#### WHAT IS REQUIRED
Rewrite the listing below, swapping each "pixel" for "point" and leaving everything else unchanged.

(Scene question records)
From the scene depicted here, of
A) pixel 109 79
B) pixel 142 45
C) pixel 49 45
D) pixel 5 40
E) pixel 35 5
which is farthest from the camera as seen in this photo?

#### FINISHED TASK
From the scene depicted here, of
A) point 109 79
B) point 142 45
C) point 49 45
D) point 5 40
E) point 35 5
which is farthest from the camera as seen in this photo?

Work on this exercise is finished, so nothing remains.